A battery of analogue synths and techniques shape this texture. Georgopoulos fuses classic drum machine technology (Linn LM-1, Sequential Circuits Drumtraks, Oberheim DMX, Vermona DRM-1, 707s, 808s, 909s) with live hand percussion to create intricate rhythmic patterns that defy categorization. Liquid fretless bass (courtesy of Georgopoulos himself and Onyx Collective’s Spencer Murphy, who guests on “Eniko” and “i: /o”) melts through the complex architecture of percussion. Vintage synthesizers (Prophet 5, Fairlight CMI, DX7, Moog Model D) pepper the album with harmonic overtones, chimes, stabs, and chordal voicings. Innovative use of call-and-response throughout transplants a song form more commonly found in folk and religious music into an alien, electronic landscape. Meanwhile, dance floor-focused tracks bounce to a see-saw of harmonized synth drums and electro conga rolls. Glistening electronic melodies crest, crash, and spray the air above.
“New Pleasures” proposes inventive drum programming in its build towards a peak replete with gleaming Prophet 5 chords and a percolating Moog bass sequence. “Preset Gloss” comes on like an advert, bouncing in and out before you realize what just happened; a sidelong glance from someone you didn’t know you wanted. “Eniko” swings into more moody territory.
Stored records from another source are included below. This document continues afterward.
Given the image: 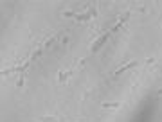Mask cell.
Listing matches in <instances>:
<instances>
[{"label":"cell","instance_id":"cell-1","mask_svg":"<svg viewBox=\"0 0 162 122\" xmlns=\"http://www.w3.org/2000/svg\"><path fill=\"white\" fill-rule=\"evenodd\" d=\"M110 34H112V31H108V32H104V34L101 36V38H99V40H97V41L94 43V45H92V52H97V50L101 49V45H104V41H106V40L110 38Z\"/></svg>","mask_w":162,"mask_h":122},{"label":"cell","instance_id":"cell-2","mask_svg":"<svg viewBox=\"0 0 162 122\" xmlns=\"http://www.w3.org/2000/svg\"><path fill=\"white\" fill-rule=\"evenodd\" d=\"M135 65H137V61H130V63H126L124 66H121L119 70H115V74H114V76H119V74H123L124 70H128V68H132V66H135Z\"/></svg>","mask_w":162,"mask_h":122},{"label":"cell","instance_id":"cell-3","mask_svg":"<svg viewBox=\"0 0 162 122\" xmlns=\"http://www.w3.org/2000/svg\"><path fill=\"white\" fill-rule=\"evenodd\" d=\"M74 74V70H67V72H59V81H61V83H65L67 81V77H70V76H72Z\"/></svg>","mask_w":162,"mask_h":122},{"label":"cell","instance_id":"cell-4","mask_svg":"<svg viewBox=\"0 0 162 122\" xmlns=\"http://www.w3.org/2000/svg\"><path fill=\"white\" fill-rule=\"evenodd\" d=\"M103 108H121V102H103Z\"/></svg>","mask_w":162,"mask_h":122},{"label":"cell","instance_id":"cell-5","mask_svg":"<svg viewBox=\"0 0 162 122\" xmlns=\"http://www.w3.org/2000/svg\"><path fill=\"white\" fill-rule=\"evenodd\" d=\"M42 122H58L54 117H42Z\"/></svg>","mask_w":162,"mask_h":122},{"label":"cell","instance_id":"cell-6","mask_svg":"<svg viewBox=\"0 0 162 122\" xmlns=\"http://www.w3.org/2000/svg\"><path fill=\"white\" fill-rule=\"evenodd\" d=\"M16 85H18V88H22V86H23V76L18 79V83H16Z\"/></svg>","mask_w":162,"mask_h":122}]
</instances>
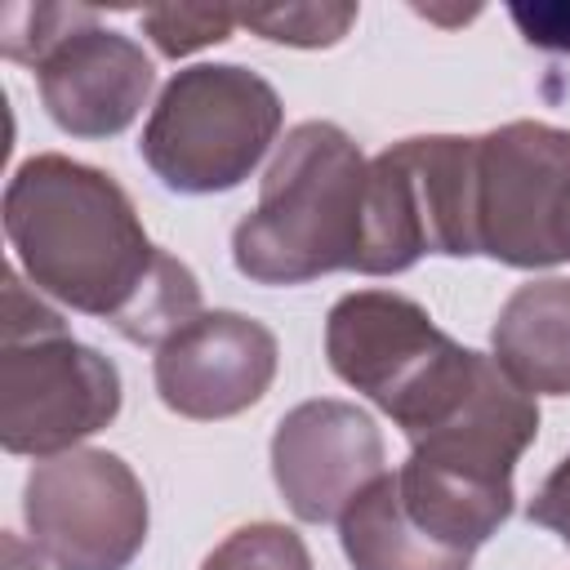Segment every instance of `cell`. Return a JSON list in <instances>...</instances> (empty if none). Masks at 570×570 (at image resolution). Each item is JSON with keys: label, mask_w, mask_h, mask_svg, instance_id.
<instances>
[{"label": "cell", "mask_w": 570, "mask_h": 570, "mask_svg": "<svg viewBox=\"0 0 570 570\" xmlns=\"http://www.w3.org/2000/svg\"><path fill=\"white\" fill-rule=\"evenodd\" d=\"M4 236L36 289L129 343L160 347L200 316L191 267L151 245L125 187L85 160H22L4 187Z\"/></svg>", "instance_id": "obj_1"}, {"label": "cell", "mask_w": 570, "mask_h": 570, "mask_svg": "<svg viewBox=\"0 0 570 570\" xmlns=\"http://www.w3.org/2000/svg\"><path fill=\"white\" fill-rule=\"evenodd\" d=\"M370 160L330 120L285 134L263 174L254 214L232 232V263L258 285H303L325 272H356L365 236Z\"/></svg>", "instance_id": "obj_2"}, {"label": "cell", "mask_w": 570, "mask_h": 570, "mask_svg": "<svg viewBox=\"0 0 570 570\" xmlns=\"http://www.w3.org/2000/svg\"><path fill=\"white\" fill-rule=\"evenodd\" d=\"M0 330V441L9 454L53 459L116 419V365L76 343L67 321L45 307L18 272L4 276Z\"/></svg>", "instance_id": "obj_3"}, {"label": "cell", "mask_w": 570, "mask_h": 570, "mask_svg": "<svg viewBox=\"0 0 570 570\" xmlns=\"http://www.w3.org/2000/svg\"><path fill=\"white\" fill-rule=\"evenodd\" d=\"M330 370L365 392L414 441L432 432L472 387L481 352L459 347L432 316L392 289L343 294L325 316Z\"/></svg>", "instance_id": "obj_4"}, {"label": "cell", "mask_w": 570, "mask_h": 570, "mask_svg": "<svg viewBox=\"0 0 570 570\" xmlns=\"http://www.w3.org/2000/svg\"><path fill=\"white\" fill-rule=\"evenodd\" d=\"M276 134L281 98L258 71L196 62L160 89L138 151L169 191L214 196L240 187Z\"/></svg>", "instance_id": "obj_5"}, {"label": "cell", "mask_w": 570, "mask_h": 570, "mask_svg": "<svg viewBox=\"0 0 570 570\" xmlns=\"http://www.w3.org/2000/svg\"><path fill=\"white\" fill-rule=\"evenodd\" d=\"M472 254L508 267L570 258V129L512 120L472 138Z\"/></svg>", "instance_id": "obj_6"}, {"label": "cell", "mask_w": 570, "mask_h": 570, "mask_svg": "<svg viewBox=\"0 0 570 570\" xmlns=\"http://www.w3.org/2000/svg\"><path fill=\"white\" fill-rule=\"evenodd\" d=\"M423 254H472V138H405L370 160L356 272L392 276Z\"/></svg>", "instance_id": "obj_7"}, {"label": "cell", "mask_w": 570, "mask_h": 570, "mask_svg": "<svg viewBox=\"0 0 570 570\" xmlns=\"http://www.w3.org/2000/svg\"><path fill=\"white\" fill-rule=\"evenodd\" d=\"M36 552L58 570H125L147 539V494L111 450L40 459L22 490Z\"/></svg>", "instance_id": "obj_8"}, {"label": "cell", "mask_w": 570, "mask_h": 570, "mask_svg": "<svg viewBox=\"0 0 570 570\" xmlns=\"http://www.w3.org/2000/svg\"><path fill=\"white\" fill-rule=\"evenodd\" d=\"M383 472V436L347 401H303L276 423L272 476L289 512L307 525L338 521Z\"/></svg>", "instance_id": "obj_9"}, {"label": "cell", "mask_w": 570, "mask_h": 570, "mask_svg": "<svg viewBox=\"0 0 570 570\" xmlns=\"http://www.w3.org/2000/svg\"><path fill=\"white\" fill-rule=\"evenodd\" d=\"M276 374V338L240 312H200L156 347V392L183 419H232L263 401Z\"/></svg>", "instance_id": "obj_10"}, {"label": "cell", "mask_w": 570, "mask_h": 570, "mask_svg": "<svg viewBox=\"0 0 570 570\" xmlns=\"http://www.w3.org/2000/svg\"><path fill=\"white\" fill-rule=\"evenodd\" d=\"M49 120L76 138H111L134 125L151 94V58L120 31L80 27L36 67Z\"/></svg>", "instance_id": "obj_11"}, {"label": "cell", "mask_w": 570, "mask_h": 570, "mask_svg": "<svg viewBox=\"0 0 570 570\" xmlns=\"http://www.w3.org/2000/svg\"><path fill=\"white\" fill-rule=\"evenodd\" d=\"M494 361L530 396H570V281L521 285L494 321Z\"/></svg>", "instance_id": "obj_12"}, {"label": "cell", "mask_w": 570, "mask_h": 570, "mask_svg": "<svg viewBox=\"0 0 570 570\" xmlns=\"http://www.w3.org/2000/svg\"><path fill=\"white\" fill-rule=\"evenodd\" d=\"M338 543L352 570H472V552L432 539L396 494V476L383 472L338 517Z\"/></svg>", "instance_id": "obj_13"}, {"label": "cell", "mask_w": 570, "mask_h": 570, "mask_svg": "<svg viewBox=\"0 0 570 570\" xmlns=\"http://www.w3.org/2000/svg\"><path fill=\"white\" fill-rule=\"evenodd\" d=\"M236 22L276 45L321 49L347 36V27L356 22V4H263V9H236Z\"/></svg>", "instance_id": "obj_14"}, {"label": "cell", "mask_w": 570, "mask_h": 570, "mask_svg": "<svg viewBox=\"0 0 570 570\" xmlns=\"http://www.w3.org/2000/svg\"><path fill=\"white\" fill-rule=\"evenodd\" d=\"M80 27H94V9L80 4H9L0 13V49L13 62L40 67L49 49H58Z\"/></svg>", "instance_id": "obj_15"}, {"label": "cell", "mask_w": 570, "mask_h": 570, "mask_svg": "<svg viewBox=\"0 0 570 570\" xmlns=\"http://www.w3.org/2000/svg\"><path fill=\"white\" fill-rule=\"evenodd\" d=\"M200 570H312V557L289 525L254 521V525L232 530L205 557Z\"/></svg>", "instance_id": "obj_16"}, {"label": "cell", "mask_w": 570, "mask_h": 570, "mask_svg": "<svg viewBox=\"0 0 570 570\" xmlns=\"http://www.w3.org/2000/svg\"><path fill=\"white\" fill-rule=\"evenodd\" d=\"M236 27V9H223V4H156V9H142V31L151 36V45L165 53V58H183V53H196L205 45H218L227 40Z\"/></svg>", "instance_id": "obj_17"}, {"label": "cell", "mask_w": 570, "mask_h": 570, "mask_svg": "<svg viewBox=\"0 0 570 570\" xmlns=\"http://www.w3.org/2000/svg\"><path fill=\"white\" fill-rule=\"evenodd\" d=\"M525 512H530L534 525L552 530V534L570 548V454L543 476V485L534 490V499H530Z\"/></svg>", "instance_id": "obj_18"}, {"label": "cell", "mask_w": 570, "mask_h": 570, "mask_svg": "<svg viewBox=\"0 0 570 570\" xmlns=\"http://www.w3.org/2000/svg\"><path fill=\"white\" fill-rule=\"evenodd\" d=\"M508 13L530 45L570 53V4H512Z\"/></svg>", "instance_id": "obj_19"}, {"label": "cell", "mask_w": 570, "mask_h": 570, "mask_svg": "<svg viewBox=\"0 0 570 570\" xmlns=\"http://www.w3.org/2000/svg\"><path fill=\"white\" fill-rule=\"evenodd\" d=\"M0 548H4V570H40V557L18 534H4Z\"/></svg>", "instance_id": "obj_20"}]
</instances>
Snaky fretless bass winds its way around a loping drum pattern and a marimba played in a pentatonic scale. A dissonant synth clangs alongside, like sheet metal struck with a hammer, a dark counterpoint to the swishing melody. If much of New Pleasures suggests a fizzy futurism, there is something notably loose-limbed about “Embassy Disco” – a dusty old rhythm box, a marimba, and a Prophet 5 move arm-in-arm, gently bringing the tempo down. Meanwhile, “Cloud Storage,” a dubby bookend to “The Peripheral,” completely dismantles the rhythm, and in the process brings the album full circle, a vacuum sealed kiss back inside the server farm.
When asked to describe the strange, alluring sense of familiarity and dislocation the new Arp album evokes, Georgopoulos says: “sometimes the most alien thing is simply seeing what we take for granted from a slightly different angle.” In its dialogue of opposition, both theoretical and sensory—human/machine, meta/immediate, economic/erotic—New Pleasures gleans political ideologies and spiritual deficiencies from the polishes and veneers of our world. One wonders if those so-called New Pleasures are in fact pleasures at all. Another meaning lurks, it seems, underneath the title’s ostensible advert-speak. By embracing overlapping methodologies, intersecting genealogies, and burgeoning technologies, New Pleasures offers the building blocks of something liberating rather than didactic. By turns imaginative, cheeky, and energetic, it’s Arp’s most experimental and yet most alluringly accessible work to date.